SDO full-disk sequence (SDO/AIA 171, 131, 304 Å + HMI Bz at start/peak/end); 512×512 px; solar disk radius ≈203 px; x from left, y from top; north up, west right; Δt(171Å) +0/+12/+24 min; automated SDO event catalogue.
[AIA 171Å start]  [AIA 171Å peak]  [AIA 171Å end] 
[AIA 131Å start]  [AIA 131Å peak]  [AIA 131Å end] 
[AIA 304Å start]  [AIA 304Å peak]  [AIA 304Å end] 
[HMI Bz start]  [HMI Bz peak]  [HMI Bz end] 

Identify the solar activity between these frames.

++++++++++

Search the preceding listing for "solar" and extract every line where it is found.

SDO full-disk sequence (SDO/AIA 171, 131, 304 Å + HMI Bz at start/peak/end); 512×512 px; solar disk radius ≈203 px; x from left, y from top; north up, west right; Δt(171Å) +0/+12/+24 min; automated SDO event catalogue.
Identify the solar activity between these frames.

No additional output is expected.